Responsibilities
1.Design, deploy, maintain, and optimize GPU server clusters to support image algorithm training and AI workloads.
2.Manage the allocation and utilization of hardware resources such as GPU, CPU, memory, and storage to meet multi-department R&D requirements.
3.Optimize system performance and job scheduling strategies to improve resource utilization (e.g., using SLURM, Kubernetes, Docker, etc.).
4.Establish system monitoring, data security, automated backup, and disaster recovery mechanisms to ensure service stability.
5.Collaborate closely with algorithm teams to understand model training needs and provide customized infrastructure solutions.
6.Prepare system documentation and operational guidelines, and provide technical training and support to users.

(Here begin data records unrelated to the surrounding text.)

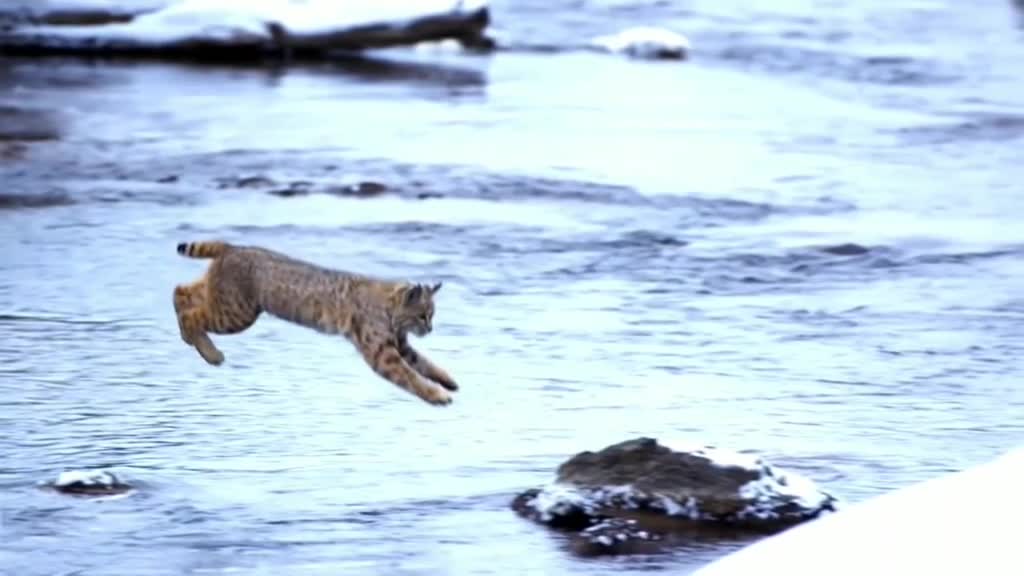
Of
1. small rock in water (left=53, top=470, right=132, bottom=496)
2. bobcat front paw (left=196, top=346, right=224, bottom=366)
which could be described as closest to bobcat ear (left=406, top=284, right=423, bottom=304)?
bobcat front paw (left=196, top=346, right=224, bottom=366)

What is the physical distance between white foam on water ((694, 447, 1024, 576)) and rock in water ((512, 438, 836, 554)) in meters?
1.23

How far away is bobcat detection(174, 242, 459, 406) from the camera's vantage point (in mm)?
8773

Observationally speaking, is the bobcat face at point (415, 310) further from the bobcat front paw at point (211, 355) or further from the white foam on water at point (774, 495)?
the white foam on water at point (774, 495)

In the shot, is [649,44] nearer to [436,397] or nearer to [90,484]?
[436,397]

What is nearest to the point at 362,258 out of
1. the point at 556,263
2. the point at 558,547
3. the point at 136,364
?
the point at 556,263

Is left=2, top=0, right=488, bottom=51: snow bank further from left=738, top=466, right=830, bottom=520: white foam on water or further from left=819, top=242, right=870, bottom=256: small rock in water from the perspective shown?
left=738, top=466, right=830, bottom=520: white foam on water

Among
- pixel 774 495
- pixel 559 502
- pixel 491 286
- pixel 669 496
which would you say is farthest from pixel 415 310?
pixel 491 286

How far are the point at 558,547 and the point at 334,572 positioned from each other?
0.73 m

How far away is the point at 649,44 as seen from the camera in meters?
23.8

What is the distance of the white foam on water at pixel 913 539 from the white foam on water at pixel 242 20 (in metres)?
15.4

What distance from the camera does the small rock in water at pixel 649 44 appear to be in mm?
23703

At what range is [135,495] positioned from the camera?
27.9 feet

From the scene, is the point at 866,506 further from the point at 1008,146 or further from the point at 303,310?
the point at 1008,146

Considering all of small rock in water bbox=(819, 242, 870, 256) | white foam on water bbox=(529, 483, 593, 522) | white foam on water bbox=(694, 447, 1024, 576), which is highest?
white foam on water bbox=(694, 447, 1024, 576)
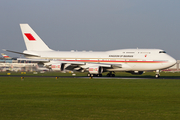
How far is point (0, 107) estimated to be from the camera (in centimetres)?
1723

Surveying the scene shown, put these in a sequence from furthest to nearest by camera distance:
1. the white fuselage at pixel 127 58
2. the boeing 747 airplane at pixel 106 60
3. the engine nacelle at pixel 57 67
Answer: the engine nacelle at pixel 57 67 → the boeing 747 airplane at pixel 106 60 → the white fuselage at pixel 127 58

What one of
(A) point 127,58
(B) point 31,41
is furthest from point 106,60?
(B) point 31,41

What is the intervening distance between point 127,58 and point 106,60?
13.7 feet

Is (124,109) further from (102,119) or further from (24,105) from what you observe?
(24,105)

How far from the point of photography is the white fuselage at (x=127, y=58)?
5531cm

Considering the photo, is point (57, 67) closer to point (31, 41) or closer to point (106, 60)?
point (106, 60)

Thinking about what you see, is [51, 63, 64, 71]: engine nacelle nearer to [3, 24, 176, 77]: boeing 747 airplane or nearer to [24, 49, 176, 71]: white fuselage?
[3, 24, 176, 77]: boeing 747 airplane

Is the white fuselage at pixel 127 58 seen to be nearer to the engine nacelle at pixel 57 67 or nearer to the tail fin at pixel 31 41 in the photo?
the engine nacelle at pixel 57 67

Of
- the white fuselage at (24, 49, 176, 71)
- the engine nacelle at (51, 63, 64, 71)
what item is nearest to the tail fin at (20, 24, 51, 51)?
the white fuselage at (24, 49, 176, 71)

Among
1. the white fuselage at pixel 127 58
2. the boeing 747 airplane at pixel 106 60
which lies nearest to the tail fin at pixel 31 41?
the boeing 747 airplane at pixel 106 60

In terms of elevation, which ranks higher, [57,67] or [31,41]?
[31,41]

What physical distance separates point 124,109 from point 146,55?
40562 millimetres

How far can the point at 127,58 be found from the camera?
56969 millimetres

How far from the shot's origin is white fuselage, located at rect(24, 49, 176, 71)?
55.3m
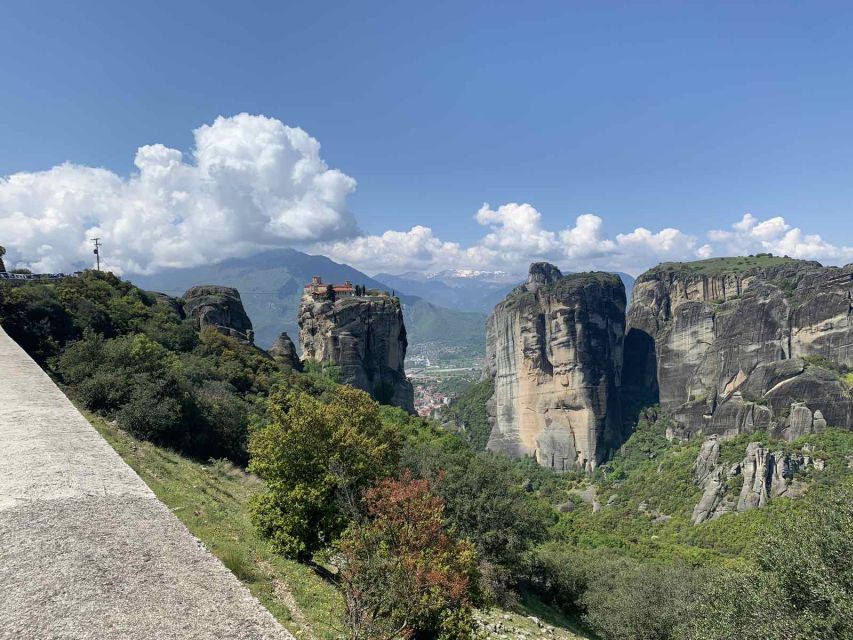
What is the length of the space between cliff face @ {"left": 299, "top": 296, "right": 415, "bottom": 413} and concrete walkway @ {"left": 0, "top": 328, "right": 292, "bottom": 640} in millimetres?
47777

7.Troubleshoot hardware and software issues related to servers, networks, storage, etc., and liaise with external vendors when necessary.
Qualifications:
1.Educational Background: Bachelor’s degree or higher in Computer Science, Information Systems, or a related field.

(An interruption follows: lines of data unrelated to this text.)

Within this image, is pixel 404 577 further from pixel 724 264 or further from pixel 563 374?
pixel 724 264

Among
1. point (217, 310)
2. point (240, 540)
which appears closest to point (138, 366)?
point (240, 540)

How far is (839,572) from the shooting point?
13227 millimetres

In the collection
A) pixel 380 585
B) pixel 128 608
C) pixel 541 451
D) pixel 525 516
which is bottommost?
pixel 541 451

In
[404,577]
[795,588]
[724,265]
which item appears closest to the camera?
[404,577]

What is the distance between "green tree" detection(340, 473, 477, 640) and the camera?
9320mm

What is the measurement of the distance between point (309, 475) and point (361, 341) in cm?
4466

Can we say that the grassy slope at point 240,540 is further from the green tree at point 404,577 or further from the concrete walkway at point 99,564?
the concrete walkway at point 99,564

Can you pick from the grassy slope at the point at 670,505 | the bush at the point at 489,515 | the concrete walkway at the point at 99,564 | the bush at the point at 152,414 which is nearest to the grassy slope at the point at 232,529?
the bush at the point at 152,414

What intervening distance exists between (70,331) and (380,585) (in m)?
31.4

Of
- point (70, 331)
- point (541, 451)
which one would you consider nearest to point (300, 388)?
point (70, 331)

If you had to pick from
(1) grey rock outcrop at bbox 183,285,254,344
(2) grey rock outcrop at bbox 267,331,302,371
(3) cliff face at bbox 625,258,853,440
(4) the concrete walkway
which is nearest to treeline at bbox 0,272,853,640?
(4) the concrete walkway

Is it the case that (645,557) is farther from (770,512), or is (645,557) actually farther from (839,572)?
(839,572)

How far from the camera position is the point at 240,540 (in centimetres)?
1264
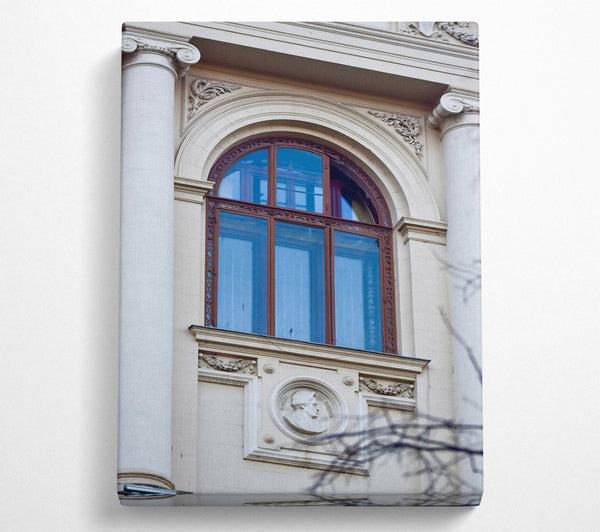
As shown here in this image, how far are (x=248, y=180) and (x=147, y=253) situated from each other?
1.75 ft

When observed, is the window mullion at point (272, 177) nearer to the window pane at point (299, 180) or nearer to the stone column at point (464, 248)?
the window pane at point (299, 180)

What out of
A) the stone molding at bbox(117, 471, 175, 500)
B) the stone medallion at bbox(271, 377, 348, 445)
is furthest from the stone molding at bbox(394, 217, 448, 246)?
the stone molding at bbox(117, 471, 175, 500)

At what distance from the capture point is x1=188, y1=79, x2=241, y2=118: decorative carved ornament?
4.44 m

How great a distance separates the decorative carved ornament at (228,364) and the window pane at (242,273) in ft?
0.34

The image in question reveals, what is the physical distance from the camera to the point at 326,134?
4.55 meters

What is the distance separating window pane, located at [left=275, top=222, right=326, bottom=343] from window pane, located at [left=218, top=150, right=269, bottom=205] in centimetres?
13

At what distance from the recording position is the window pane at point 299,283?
13.8 ft

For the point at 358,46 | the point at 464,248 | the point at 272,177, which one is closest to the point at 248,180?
the point at 272,177

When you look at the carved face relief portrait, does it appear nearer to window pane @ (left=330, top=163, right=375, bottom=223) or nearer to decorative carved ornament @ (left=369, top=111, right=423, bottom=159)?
window pane @ (left=330, top=163, right=375, bottom=223)

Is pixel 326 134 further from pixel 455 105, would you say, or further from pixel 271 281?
pixel 271 281

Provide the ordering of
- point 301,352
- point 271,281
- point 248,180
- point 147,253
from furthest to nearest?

2.Work Experience: At least 3 years of experience in GPU server or AI infrastructure management, with preference given to candidates with AI training platform support experience.

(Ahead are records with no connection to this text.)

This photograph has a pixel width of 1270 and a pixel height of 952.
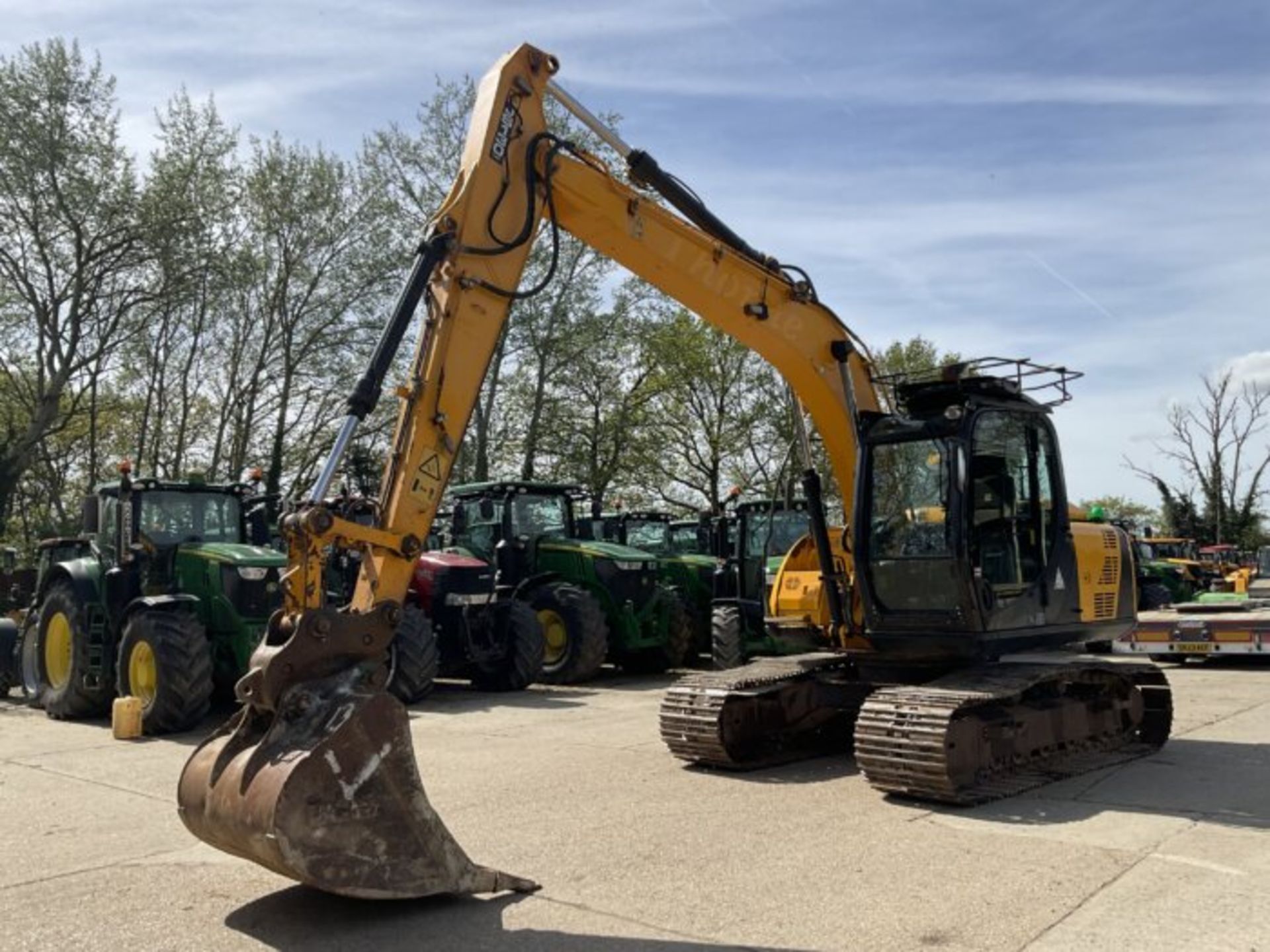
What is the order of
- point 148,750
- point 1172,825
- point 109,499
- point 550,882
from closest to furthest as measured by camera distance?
point 550,882, point 1172,825, point 148,750, point 109,499

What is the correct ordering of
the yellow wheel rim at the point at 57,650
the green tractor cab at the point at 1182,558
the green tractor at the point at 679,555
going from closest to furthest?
the yellow wheel rim at the point at 57,650
the green tractor at the point at 679,555
the green tractor cab at the point at 1182,558

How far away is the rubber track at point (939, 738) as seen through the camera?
7.09m

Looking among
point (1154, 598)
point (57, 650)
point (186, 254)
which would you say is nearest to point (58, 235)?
point (186, 254)

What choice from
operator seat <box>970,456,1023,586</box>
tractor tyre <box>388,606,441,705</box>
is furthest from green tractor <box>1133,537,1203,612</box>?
operator seat <box>970,456,1023,586</box>

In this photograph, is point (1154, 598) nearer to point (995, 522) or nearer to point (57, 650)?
point (995, 522)

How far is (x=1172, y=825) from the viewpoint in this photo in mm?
6582

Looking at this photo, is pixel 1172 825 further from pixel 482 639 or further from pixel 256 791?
pixel 482 639

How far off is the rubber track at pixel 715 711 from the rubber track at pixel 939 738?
1066 millimetres

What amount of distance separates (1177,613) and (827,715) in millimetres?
9985

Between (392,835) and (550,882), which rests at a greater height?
(392,835)

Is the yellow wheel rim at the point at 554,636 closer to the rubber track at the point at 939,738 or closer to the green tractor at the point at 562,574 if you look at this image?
the green tractor at the point at 562,574

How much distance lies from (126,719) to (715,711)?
5631mm

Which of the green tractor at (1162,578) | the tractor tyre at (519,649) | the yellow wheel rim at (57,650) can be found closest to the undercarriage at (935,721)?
the tractor tyre at (519,649)

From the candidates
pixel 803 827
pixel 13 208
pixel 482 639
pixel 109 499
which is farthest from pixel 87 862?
pixel 13 208
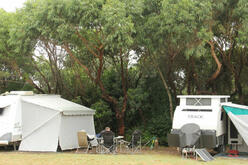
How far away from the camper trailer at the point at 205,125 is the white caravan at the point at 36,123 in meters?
4.45

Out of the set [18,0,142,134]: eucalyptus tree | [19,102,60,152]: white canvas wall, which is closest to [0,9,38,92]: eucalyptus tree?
[18,0,142,134]: eucalyptus tree

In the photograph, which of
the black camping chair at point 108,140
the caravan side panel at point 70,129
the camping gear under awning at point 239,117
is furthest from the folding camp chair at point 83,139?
the camping gear under awning at point 239,117

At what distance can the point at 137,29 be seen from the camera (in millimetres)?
→ 13602

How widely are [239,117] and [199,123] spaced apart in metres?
1.51

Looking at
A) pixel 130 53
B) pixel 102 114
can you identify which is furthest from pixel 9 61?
pixel 130 53

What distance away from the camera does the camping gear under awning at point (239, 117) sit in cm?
1134

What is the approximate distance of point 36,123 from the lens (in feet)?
43.8

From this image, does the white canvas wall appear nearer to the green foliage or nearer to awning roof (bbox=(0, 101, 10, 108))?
awning roof (bbox=(0, 101, 10, 108))

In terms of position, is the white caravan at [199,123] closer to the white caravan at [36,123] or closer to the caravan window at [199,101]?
the caravan window at [199,101]

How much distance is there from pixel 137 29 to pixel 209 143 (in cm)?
556

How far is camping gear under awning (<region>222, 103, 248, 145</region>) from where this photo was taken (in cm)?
1134

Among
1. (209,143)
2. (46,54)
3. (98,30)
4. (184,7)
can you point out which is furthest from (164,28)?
(46,54)

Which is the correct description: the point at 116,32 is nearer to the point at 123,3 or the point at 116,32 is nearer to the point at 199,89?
the point at 123,3

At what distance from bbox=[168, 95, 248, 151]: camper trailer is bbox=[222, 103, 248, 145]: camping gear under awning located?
0.04 meters
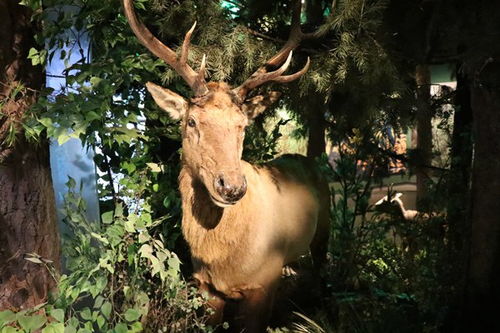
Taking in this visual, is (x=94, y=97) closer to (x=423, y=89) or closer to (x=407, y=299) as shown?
(x=423, y=89)

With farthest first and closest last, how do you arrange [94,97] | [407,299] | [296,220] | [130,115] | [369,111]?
[407,299] → [296,220] → [369,111] → [130,115] → [94,97]

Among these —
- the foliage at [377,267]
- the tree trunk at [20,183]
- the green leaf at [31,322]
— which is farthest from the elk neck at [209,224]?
the foliage at [377,267]

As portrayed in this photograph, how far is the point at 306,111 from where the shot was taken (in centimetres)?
395

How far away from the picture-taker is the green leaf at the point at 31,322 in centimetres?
263

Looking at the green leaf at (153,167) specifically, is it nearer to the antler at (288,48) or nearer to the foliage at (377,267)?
the antler at (288,48)

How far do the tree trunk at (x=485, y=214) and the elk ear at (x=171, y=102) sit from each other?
179 centimetres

3.Technical Skills: Familiarity with Linux system administration, server network configuration, and infrastructure automation deployment.
4.Proficiency in GPU cluster deployment and management tools (e.g., NVIDIA Docker, CUDA, SLURM, Kubernetes, etc.).
5.Knowledge of storage systems (e.g., RAID, NFS) and system monitoring tools (e.g., Prometheus, Grafana, etc.).
6.Understanding of mainstream deep learning frameworks (e.g., PyTorch, TensorFlow) and their dependencies on training environments.
7.Strong communication, coordination, and documentation skills, with the ability to collaborate effectively with algorithm, hardware, and software teams.